Les dificultés résident alors moins dans la présence de ressources de qualité et dans la production scientifique que dans les dificultés rencontrées à pousser à son terme le processus d’innovation. Plusieurs aspects sont à souligner ici :
- l’innovation n’est que secondairement technologique. Les innovations sont, en effet, multiples : de rupture ou incrémentales, il est généralement admis que 20 % des innovations sont de source technique et 80 % de nature sociale, organisationnelle, commerciale, marketing ou financière (Godet, 2010). Les innovations reposent ainsi souvent sur la capacité à repenser des modèles économiques (business models), des activités économiques et sociales et des relations entre acteurs de la chaîne de valeur (par exemple ubérisation), plus que sur de seuls grands projets techniques. Innover nécessite d’être créatif et d’inventer mais, plus encore, d’aller en aval de la chaîne de valeur, en intégrant le design, le marketing et l’expérience utilisateur, seul et, surtout, en réseau. Pour cela, les capacités managériales et entrepreneuriales sont essentielles. Comment les stimuler ?
- mailler les acteurs et renforcer la valorisation. Plus que jamais l’innovation requiert la coopération entre les institutions de recherche et de formation, entreprises et autres acteurs locaux. Des actions nombreuses ont été entreprises, tant pour valoriser la recherche publique (incubateur Allègre, 1999, Instituts Carnot, 2006, Sociétés d’accélération du transfert de technologie, 2010, plateformes régionales de transfert de technologie, 2013) et mieux connecter acteurs privés et publics (pôles de compétitivité, 2004, IRT/ITE, 2010). Les évaluations soulignent que les résultats sont favorables lorsque les dispositifs prennent appui sur des dynamiques préexistantes (exemple de Grenoble), et tiennent compte de la nécessité d’œuvrer à long terme.

■ ■ ■ ■ ■ ■ ■

Poursuivez le texte ci-dessus sur l'innovation et la valorisation de la recherche à partir de sa dernière phrase. Les entrées qui suivent proviennent d'une source distincte.

Entrées extraites
■ ■ ■ ■ ■ ■ ■

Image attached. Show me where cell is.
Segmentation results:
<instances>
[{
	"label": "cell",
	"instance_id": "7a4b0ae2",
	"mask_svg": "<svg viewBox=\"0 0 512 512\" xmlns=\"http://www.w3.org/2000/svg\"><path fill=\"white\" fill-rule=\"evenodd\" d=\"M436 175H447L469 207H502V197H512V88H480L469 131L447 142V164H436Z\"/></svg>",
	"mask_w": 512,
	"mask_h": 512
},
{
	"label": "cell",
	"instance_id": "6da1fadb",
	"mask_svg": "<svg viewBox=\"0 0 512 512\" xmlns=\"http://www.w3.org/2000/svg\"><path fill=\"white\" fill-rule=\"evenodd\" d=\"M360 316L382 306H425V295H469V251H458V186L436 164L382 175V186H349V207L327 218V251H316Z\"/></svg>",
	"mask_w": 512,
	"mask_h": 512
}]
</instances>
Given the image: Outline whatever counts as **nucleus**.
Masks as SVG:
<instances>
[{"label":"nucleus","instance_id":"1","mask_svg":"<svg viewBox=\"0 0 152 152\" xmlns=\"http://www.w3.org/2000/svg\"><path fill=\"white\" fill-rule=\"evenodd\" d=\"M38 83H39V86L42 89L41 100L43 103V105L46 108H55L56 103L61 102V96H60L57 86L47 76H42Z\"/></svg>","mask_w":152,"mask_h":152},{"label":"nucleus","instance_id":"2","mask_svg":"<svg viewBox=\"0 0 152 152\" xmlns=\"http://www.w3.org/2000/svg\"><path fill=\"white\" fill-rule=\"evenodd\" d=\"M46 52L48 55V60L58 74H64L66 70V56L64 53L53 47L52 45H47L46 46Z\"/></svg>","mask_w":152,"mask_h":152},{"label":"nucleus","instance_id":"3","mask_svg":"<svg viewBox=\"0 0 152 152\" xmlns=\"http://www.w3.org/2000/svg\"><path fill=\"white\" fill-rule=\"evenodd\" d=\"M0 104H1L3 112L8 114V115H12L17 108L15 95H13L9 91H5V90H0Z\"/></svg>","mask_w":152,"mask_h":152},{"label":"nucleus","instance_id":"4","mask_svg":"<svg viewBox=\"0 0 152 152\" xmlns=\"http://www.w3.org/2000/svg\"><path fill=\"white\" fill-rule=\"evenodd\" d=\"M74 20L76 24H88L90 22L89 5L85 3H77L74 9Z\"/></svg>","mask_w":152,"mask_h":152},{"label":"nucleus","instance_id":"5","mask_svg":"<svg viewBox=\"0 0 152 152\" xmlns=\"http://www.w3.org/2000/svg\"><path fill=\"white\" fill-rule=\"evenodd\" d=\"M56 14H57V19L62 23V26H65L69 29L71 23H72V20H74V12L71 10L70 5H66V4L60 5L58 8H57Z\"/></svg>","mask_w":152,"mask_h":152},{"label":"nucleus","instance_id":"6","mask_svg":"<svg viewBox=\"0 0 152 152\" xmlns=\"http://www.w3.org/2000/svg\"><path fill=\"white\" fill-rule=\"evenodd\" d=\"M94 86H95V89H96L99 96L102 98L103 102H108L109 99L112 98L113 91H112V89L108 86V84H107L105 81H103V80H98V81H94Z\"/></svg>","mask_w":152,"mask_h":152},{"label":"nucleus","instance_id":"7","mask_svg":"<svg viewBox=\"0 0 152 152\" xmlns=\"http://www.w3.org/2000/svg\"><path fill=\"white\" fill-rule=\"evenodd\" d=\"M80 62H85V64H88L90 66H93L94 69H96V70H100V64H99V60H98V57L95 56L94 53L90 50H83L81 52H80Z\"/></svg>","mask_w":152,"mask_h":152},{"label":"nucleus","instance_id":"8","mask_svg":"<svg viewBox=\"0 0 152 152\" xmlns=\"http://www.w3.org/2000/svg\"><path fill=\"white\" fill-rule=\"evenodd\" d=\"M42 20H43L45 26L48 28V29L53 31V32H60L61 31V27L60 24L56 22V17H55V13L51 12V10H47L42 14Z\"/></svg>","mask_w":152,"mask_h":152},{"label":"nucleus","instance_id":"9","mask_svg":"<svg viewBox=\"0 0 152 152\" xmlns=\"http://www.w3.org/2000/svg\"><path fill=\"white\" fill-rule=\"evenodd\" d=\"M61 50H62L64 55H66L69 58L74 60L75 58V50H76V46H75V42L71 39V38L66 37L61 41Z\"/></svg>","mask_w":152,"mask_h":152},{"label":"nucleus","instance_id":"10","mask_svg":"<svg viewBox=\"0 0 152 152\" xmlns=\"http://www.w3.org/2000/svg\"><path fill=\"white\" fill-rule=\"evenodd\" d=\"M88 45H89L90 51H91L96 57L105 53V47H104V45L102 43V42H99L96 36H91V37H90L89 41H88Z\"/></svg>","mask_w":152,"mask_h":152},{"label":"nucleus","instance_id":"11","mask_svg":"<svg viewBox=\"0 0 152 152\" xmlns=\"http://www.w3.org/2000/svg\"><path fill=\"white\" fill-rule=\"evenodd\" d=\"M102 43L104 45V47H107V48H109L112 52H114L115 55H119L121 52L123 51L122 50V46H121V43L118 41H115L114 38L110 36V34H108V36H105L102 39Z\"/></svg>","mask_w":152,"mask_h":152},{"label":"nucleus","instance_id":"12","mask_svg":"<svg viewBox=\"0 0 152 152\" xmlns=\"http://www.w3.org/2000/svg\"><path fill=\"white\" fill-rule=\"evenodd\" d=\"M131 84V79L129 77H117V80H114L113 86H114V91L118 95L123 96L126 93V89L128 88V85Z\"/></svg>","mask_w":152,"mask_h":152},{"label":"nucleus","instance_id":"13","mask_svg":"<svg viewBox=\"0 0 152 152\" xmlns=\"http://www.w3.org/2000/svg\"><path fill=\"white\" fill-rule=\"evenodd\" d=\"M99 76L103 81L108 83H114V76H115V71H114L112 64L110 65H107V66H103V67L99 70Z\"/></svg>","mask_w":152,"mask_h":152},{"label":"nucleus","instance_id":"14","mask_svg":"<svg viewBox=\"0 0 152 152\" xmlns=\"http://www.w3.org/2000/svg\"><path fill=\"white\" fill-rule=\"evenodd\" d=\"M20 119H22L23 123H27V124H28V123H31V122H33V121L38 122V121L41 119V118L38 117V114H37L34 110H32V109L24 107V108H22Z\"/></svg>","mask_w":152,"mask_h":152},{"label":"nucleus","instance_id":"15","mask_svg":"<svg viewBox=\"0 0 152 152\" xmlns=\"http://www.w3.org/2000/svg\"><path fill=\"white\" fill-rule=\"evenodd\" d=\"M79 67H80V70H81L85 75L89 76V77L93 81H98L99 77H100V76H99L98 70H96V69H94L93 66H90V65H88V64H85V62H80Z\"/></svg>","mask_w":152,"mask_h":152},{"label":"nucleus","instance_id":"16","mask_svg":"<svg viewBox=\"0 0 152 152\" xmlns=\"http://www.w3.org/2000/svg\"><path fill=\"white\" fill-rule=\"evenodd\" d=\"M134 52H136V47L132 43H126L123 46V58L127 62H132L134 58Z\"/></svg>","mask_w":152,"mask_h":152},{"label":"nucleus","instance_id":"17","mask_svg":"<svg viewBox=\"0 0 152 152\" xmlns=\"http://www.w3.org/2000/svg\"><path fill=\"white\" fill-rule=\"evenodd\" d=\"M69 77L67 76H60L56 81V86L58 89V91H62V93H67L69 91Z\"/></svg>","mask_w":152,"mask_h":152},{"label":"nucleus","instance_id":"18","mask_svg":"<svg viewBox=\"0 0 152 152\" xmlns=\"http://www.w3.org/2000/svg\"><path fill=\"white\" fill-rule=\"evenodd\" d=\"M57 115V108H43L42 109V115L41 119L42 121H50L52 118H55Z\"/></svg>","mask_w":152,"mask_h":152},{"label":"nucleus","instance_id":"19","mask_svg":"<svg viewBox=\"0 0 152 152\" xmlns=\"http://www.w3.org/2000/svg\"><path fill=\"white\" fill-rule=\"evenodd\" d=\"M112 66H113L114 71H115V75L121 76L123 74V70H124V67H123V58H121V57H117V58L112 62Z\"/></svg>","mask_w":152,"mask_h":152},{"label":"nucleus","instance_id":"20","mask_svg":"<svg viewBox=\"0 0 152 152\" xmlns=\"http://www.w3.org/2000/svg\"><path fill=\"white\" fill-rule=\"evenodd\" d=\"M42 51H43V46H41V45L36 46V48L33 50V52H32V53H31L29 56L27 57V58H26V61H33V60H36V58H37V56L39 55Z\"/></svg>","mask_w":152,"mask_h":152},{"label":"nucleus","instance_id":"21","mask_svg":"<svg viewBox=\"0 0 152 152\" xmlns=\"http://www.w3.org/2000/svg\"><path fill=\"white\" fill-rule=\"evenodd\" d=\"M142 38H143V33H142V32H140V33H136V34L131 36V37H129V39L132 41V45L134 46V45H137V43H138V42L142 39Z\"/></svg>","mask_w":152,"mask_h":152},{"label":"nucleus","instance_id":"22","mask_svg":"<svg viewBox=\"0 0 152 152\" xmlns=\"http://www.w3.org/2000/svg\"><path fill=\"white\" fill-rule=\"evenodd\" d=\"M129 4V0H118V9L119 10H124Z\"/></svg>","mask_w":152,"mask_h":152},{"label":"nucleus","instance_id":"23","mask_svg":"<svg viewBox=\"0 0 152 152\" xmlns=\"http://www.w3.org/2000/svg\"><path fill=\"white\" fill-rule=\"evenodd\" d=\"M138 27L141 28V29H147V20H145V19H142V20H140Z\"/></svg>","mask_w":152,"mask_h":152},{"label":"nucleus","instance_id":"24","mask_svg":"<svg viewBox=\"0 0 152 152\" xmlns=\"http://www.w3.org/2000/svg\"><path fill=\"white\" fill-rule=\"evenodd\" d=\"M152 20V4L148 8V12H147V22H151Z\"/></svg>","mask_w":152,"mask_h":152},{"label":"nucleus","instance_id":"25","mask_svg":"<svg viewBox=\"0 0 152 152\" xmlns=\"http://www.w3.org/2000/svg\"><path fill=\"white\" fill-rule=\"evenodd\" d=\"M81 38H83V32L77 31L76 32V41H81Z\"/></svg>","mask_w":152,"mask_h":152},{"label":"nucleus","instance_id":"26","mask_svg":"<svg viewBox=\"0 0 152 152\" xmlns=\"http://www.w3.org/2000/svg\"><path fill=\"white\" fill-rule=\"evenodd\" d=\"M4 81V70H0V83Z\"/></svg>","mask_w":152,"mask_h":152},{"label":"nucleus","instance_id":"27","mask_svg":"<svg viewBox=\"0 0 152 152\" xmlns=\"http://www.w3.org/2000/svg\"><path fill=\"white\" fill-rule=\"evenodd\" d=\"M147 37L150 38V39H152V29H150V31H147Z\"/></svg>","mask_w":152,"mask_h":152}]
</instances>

■ ■ ■ ■ ■ ■ ■

Réponse attendue
- créer et faire croître. L’innovation peut être concrétisée par des activités nouvelles au sein des entreprises existantes, mais aussi par de l’essaimage (spin-off ) et la création d’entreprises innovantes (start-up).
La France est désormais vantée pour être sur le podium mondial des grandes entreprises dépositaires de brevets (enquêtes Top 100 Thomson-Reuters), mais – malgré des progrès – la situation est en retrait pour le reste du tissu productif : manque de champions de taille intermédiaire et des PME encore à stimuler malgré l’impact des pôles de compétitivité.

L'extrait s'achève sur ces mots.